Thursday, September 23, 2010

Surveillance on Display

Erol Morris's film Standard Operating Procedure was a series of snapshots into a world of self-incriminating surveillance. Just as the set of these military police perform for their digital cameras at Abu Ghraib, they perform for Morris, allowing themselves to tread the boards for yet another lens.
I believe that Morris aims to paint us an idealized picture of Abu Ghraib. The antagonist of the film Lynndie England appears not in the soft lighting of a Barbra Walters interview, but in a cold, dark light which shows her as some kind of evil even before she opens her mouth. This is not a warm environment, not even warmth you feel from a tape recorder interview (which is not warm at all), but a Clarice/Lector rapport.

Is this considered public surveillance? Yes, an on-T.V. or movie interview are types of censored public surviellance (the filmmakers being the censor), the interviewees are the surveilled, and are totally aware of it.
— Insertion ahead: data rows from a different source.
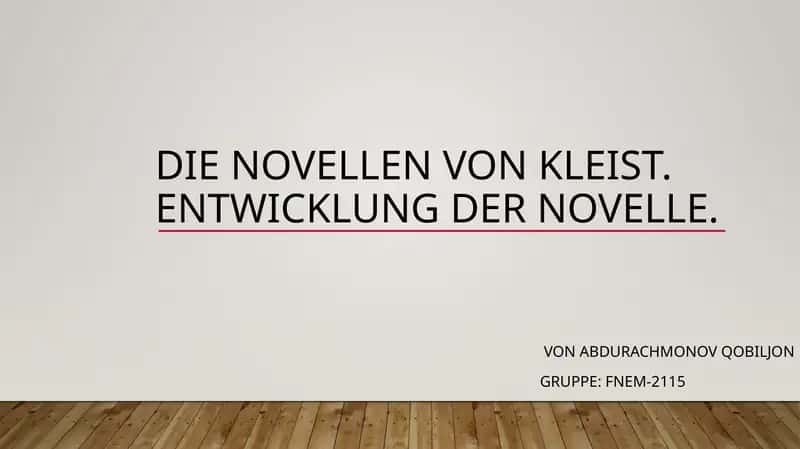 Dienovelle von von Kleist 1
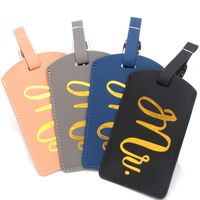 Étiquette de bagage personnalisée en cuir PU souple, élégante et tendance, avec initiale, pour identification de valise, étiquette de bagage de voyage, cadeau de mariage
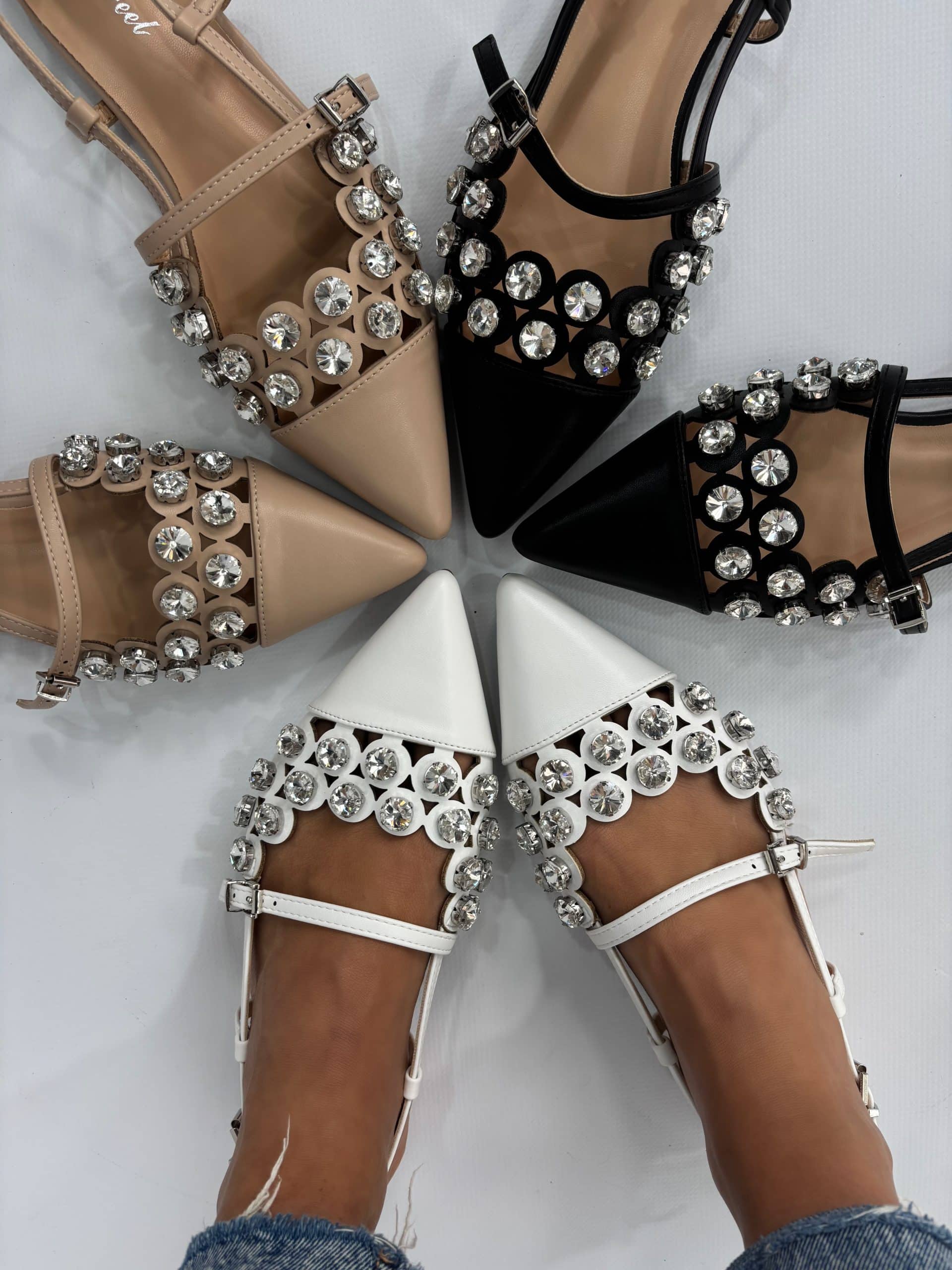 Slingback Flat Pietre - Bianco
The difference between this film and the self-surveillance the MP's took on through their digital snapshots could come down to the lack of smiles and thumbs up in Morris's film.
Their interviews are only subsidiaries to their photos, maybe more quasi-vignettes to be typed in italics on museum board and posted underneath their matted digital prints, surveillance on display. How very so Well Live in Public/Josh Harris of them.
Josh Harris chose self-surveillance on his own accord, as did the MP's of Abu Ghraib, and both were doing it to prove a point, to show something. Instead of righting an autobiography or researching and writing a Bob Woodward-like article, we now default to the image. The power of the image and more-so the power of the film (complete with Hollywood magic and dissonant music) are relaying messages to the greater public at a speed far greater than the written word. While some argue that we are de-sensitized to "heavy" images, like the ones taken at Abu Ghraib, filmmakers like Morris and Harris continue to take them to the next level. Morris's reenactments, subjectivity and mere camera technology enhance the power of the image. I could enhance the contrast, take down the exposure and add a sickly, green tint, and make any image appear a bit more sinister.
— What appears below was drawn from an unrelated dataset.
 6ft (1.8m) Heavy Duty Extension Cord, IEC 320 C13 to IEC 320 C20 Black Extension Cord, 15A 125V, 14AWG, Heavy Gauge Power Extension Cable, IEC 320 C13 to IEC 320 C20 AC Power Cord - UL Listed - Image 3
The first posted picture is the famed prisoner pyramid, complete with two military police in the background giving us an Ovaltine smile and Uncle Sam's thumbs up. The second picture is a mass grave from the Holocaust. Differences? Similarities? Yes, I know that this is a stark contrast, different context, difference scales, but both of these images are strong, heavy and disturbing. Forced piles of bodies, captured on film, naked and helpless.
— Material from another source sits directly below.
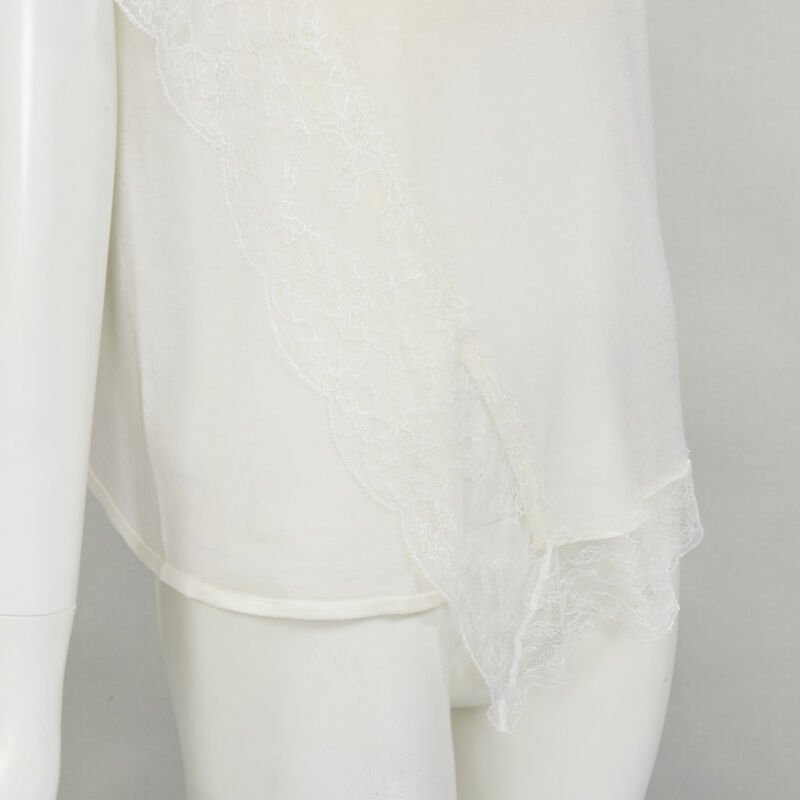 LANVIN cream white wool blend lace trim knitted pullover top M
Friday, September 17, 2010

"Artificial Memory"


An idea that really struck me about Englebart's article was the original simplicity of his ideas and how they translated into complex machinery. His idea of information storage and its technological organization was taken directly from the constitution of file cards. Englebart essentially improved the file card organization process by eliminating its physical presence, which in turn cuts down on human error like misprint, damage, or loss of information all together.
While I really like this idea of storing information outside of both a tangible object and our own mind, I found that I had the same reservations as Englebart who says, "The price I pay for this 'augmentation' shows up in the time and energy manipulating artifacts to manipulate symbols to give me this artificial memory and visualization of concepts and their manipulation." When I buy an external hard-drive, I'm not buying it so my computer won't gum up and slow down, I'm buying it as an extension of my brain, of my own memory. However I'm not sure I agree that I'm augmenting my human intellect by storing my information elsewhere. My potential intellect isn't any greater with this supplemental technological memory, its just like having a pocket-sized library, its just a pocket sized reference.